For this listing, reproduce the line with "Мужская куртка ветровка", the line with "James Hunt Cover Image", and the lines between, exactly as they stand. Leave out pictures and all other lines.

=======

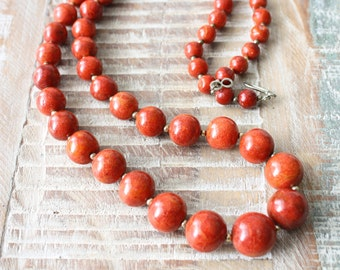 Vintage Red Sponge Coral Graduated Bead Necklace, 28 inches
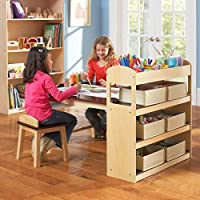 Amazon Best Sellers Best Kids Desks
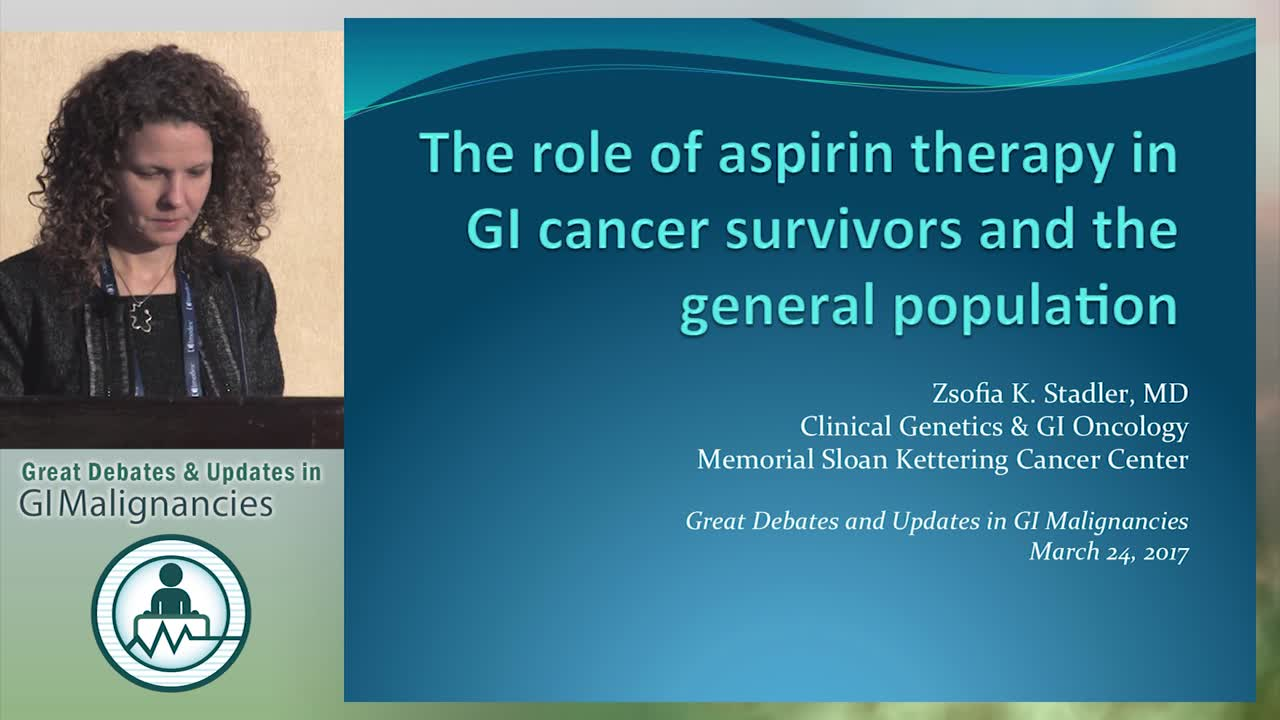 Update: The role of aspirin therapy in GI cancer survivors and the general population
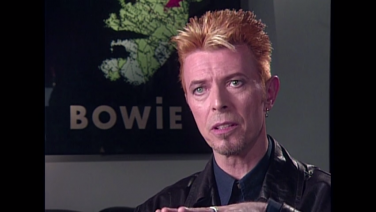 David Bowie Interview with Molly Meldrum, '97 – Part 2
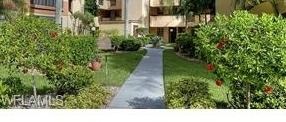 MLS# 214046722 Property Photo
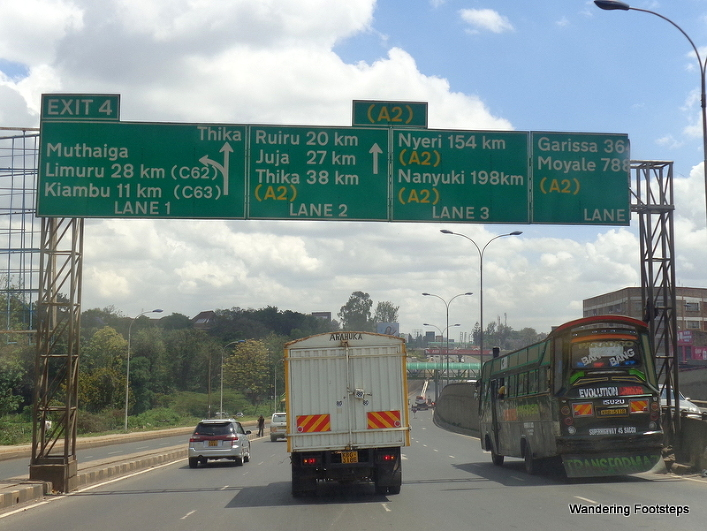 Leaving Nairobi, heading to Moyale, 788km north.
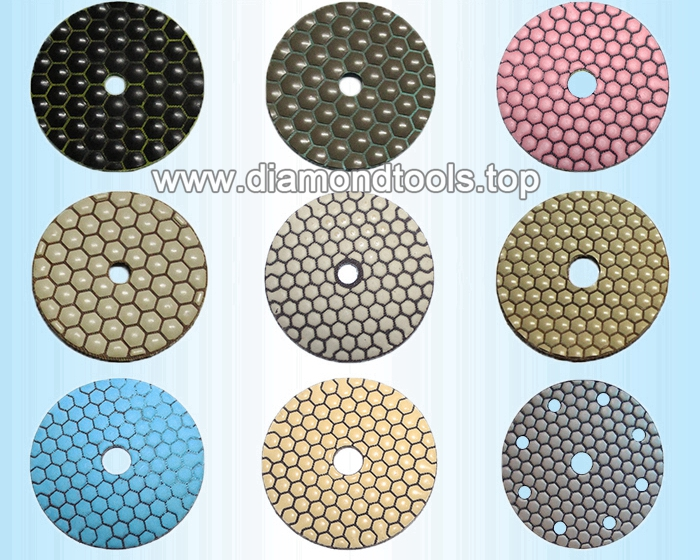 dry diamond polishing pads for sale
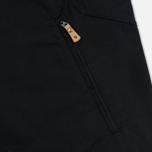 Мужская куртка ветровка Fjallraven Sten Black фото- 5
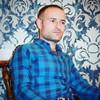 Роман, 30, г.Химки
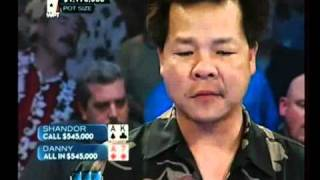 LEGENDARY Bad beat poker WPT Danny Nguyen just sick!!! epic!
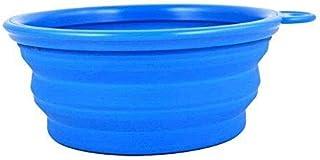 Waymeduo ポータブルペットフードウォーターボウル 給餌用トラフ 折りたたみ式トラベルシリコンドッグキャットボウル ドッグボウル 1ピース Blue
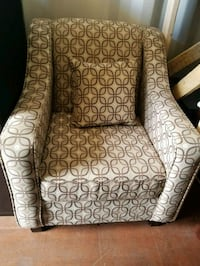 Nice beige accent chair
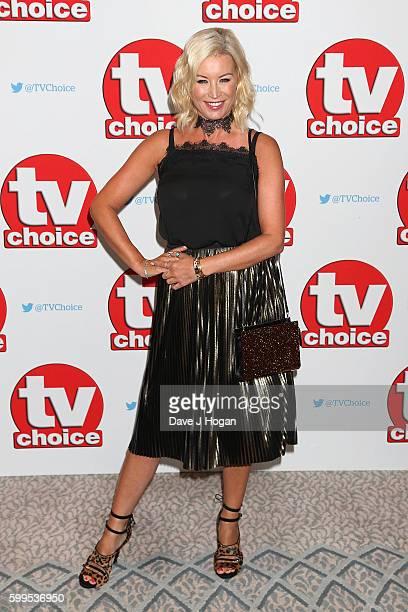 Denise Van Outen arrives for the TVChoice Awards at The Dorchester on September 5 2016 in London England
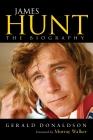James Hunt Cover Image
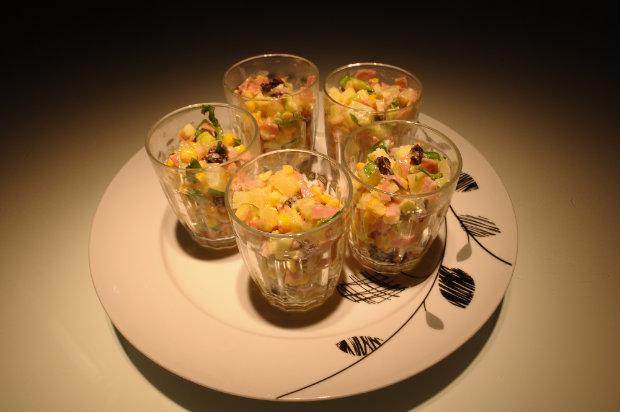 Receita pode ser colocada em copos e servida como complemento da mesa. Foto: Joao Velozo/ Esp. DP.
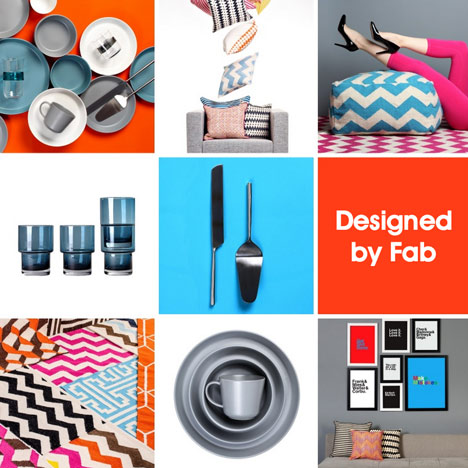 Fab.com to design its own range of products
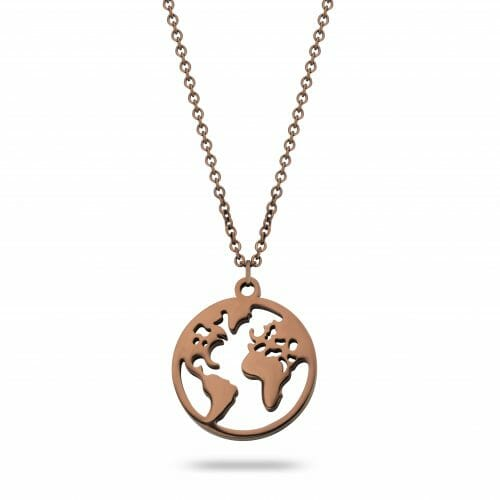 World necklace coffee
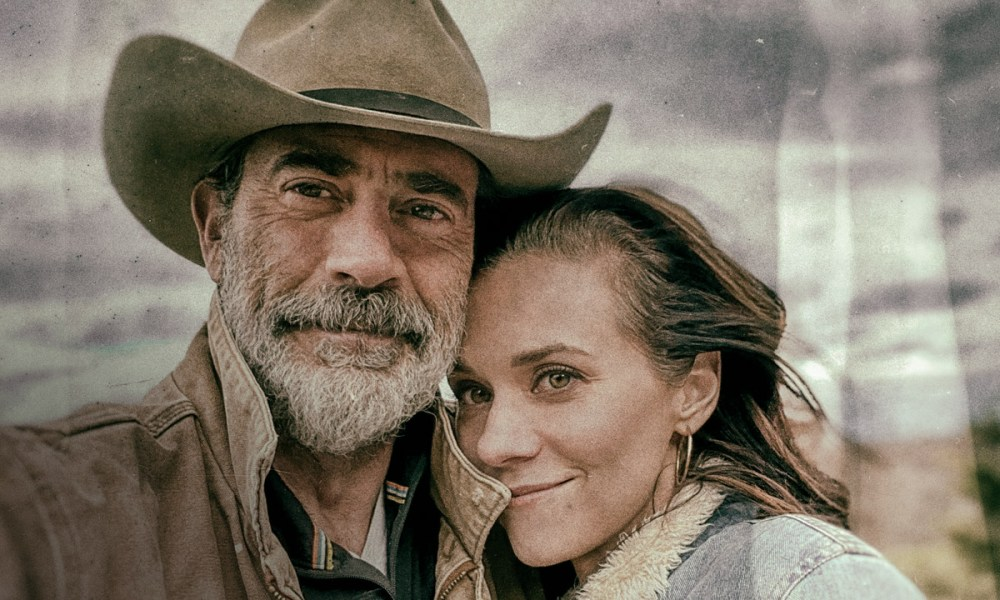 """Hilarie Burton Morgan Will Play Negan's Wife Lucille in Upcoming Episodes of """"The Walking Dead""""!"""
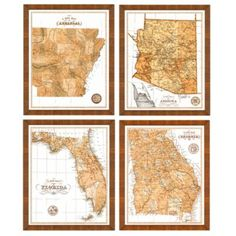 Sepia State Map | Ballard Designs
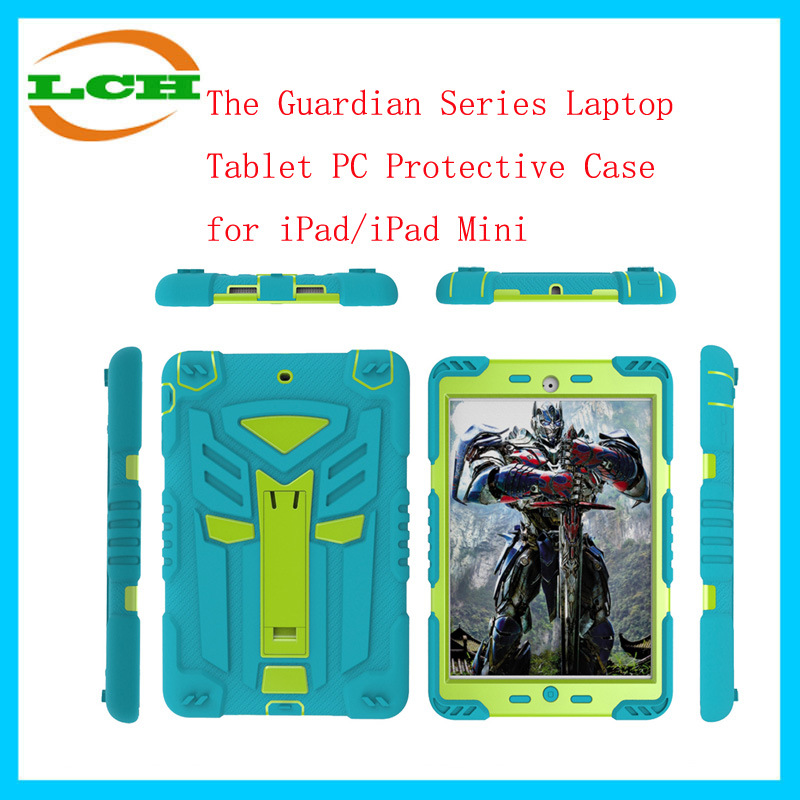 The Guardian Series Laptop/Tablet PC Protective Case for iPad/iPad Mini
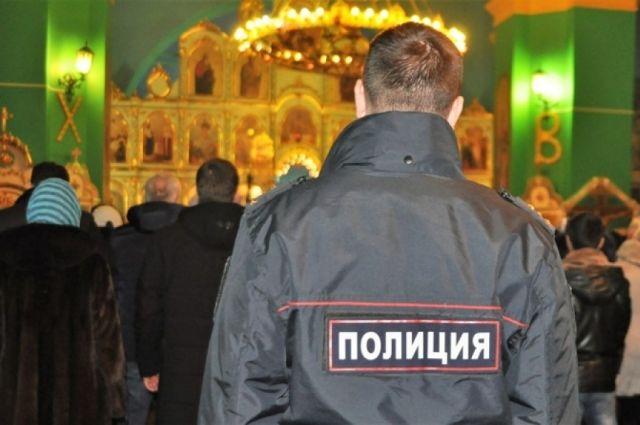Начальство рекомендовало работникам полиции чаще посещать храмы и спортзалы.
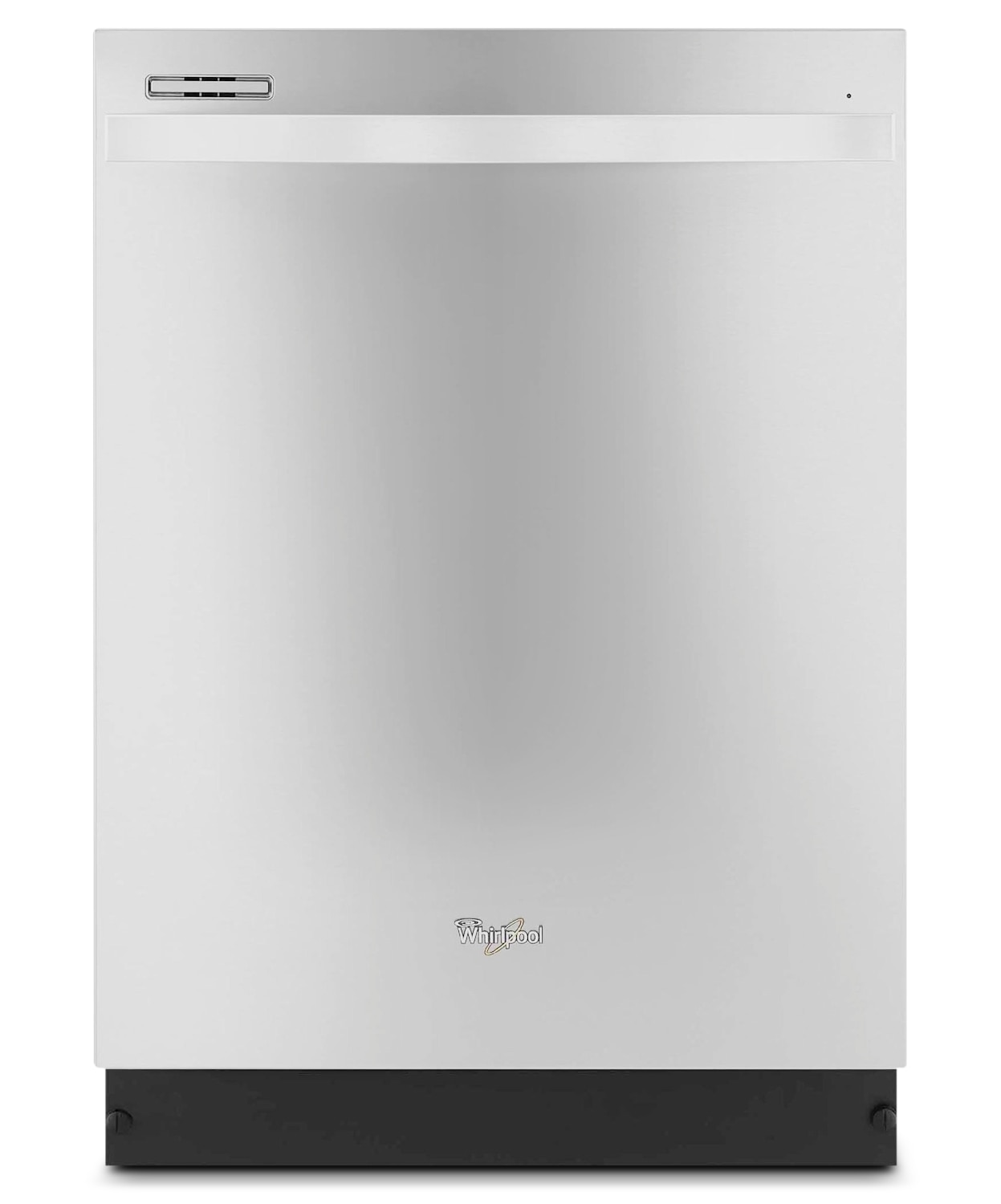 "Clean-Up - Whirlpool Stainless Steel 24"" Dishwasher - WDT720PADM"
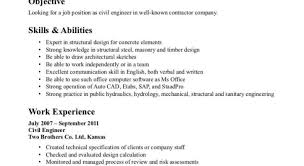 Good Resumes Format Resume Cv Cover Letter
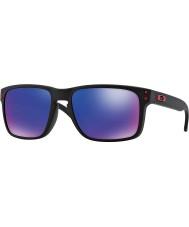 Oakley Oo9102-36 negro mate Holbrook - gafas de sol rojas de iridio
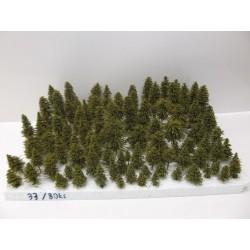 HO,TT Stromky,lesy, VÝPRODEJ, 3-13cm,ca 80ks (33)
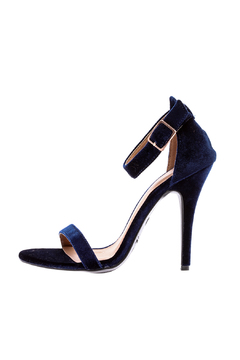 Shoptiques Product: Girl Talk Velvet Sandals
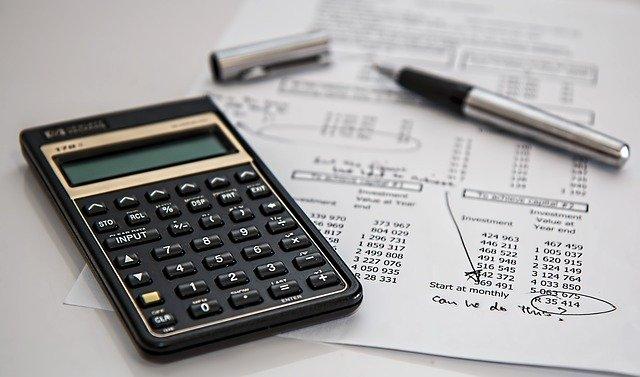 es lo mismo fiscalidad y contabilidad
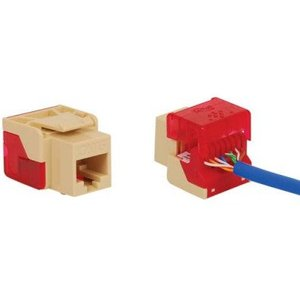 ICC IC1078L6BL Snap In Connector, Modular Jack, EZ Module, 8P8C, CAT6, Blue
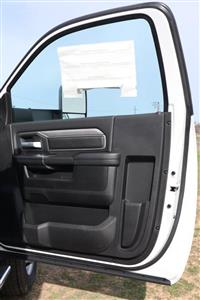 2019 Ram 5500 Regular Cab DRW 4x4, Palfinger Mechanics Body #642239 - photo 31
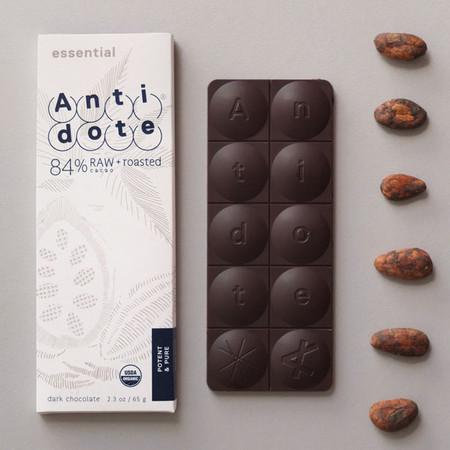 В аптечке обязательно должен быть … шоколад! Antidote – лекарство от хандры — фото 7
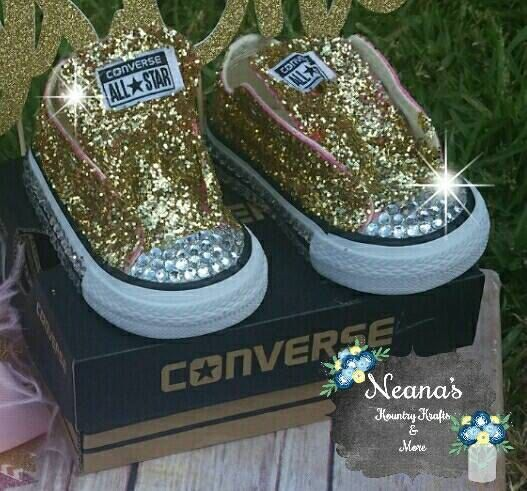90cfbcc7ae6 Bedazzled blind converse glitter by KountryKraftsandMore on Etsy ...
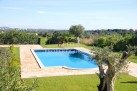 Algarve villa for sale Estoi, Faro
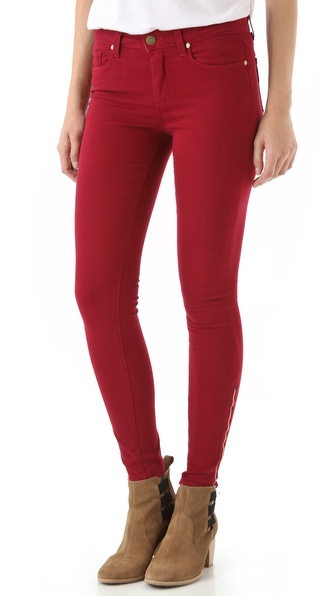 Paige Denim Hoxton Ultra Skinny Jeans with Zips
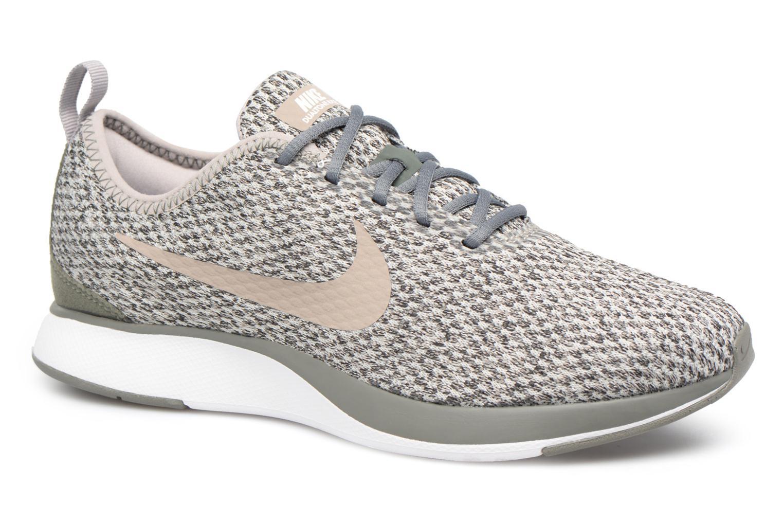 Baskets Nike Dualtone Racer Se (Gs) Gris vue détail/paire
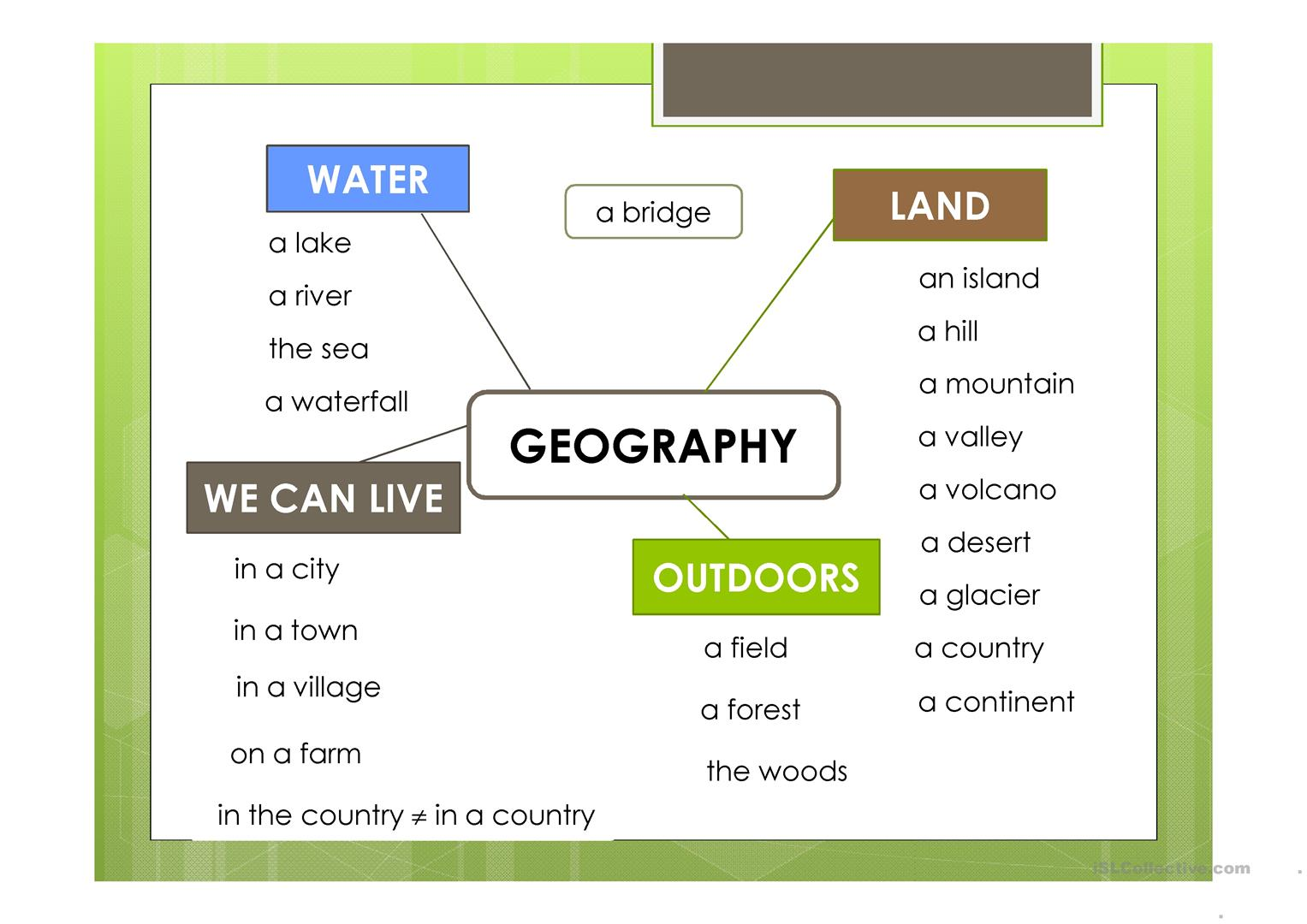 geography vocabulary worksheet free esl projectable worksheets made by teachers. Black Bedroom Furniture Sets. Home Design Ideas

=======

_ANSWER TO THIS PROBLEM_.
 Мужская куртка ветровка Fjallraven Sten Black фото- 5
 Роман, 30, г.Химки
 LEGENDARY Bad beat poker WPT Danny Nguyen just sick!!! epic!
 Waymeduo ポータブルペットフードウォーターボウル 給餌用トラフ 折りたたみ式トラベルシリコンドッグキャットボウル ドッグボウル 1ピース Blue
 Nice beige accent chair
 Denise Van Outen arrives for the TVChoice Awards at The Dorchester on September 5 2016 in London England
James Hunt Cover Image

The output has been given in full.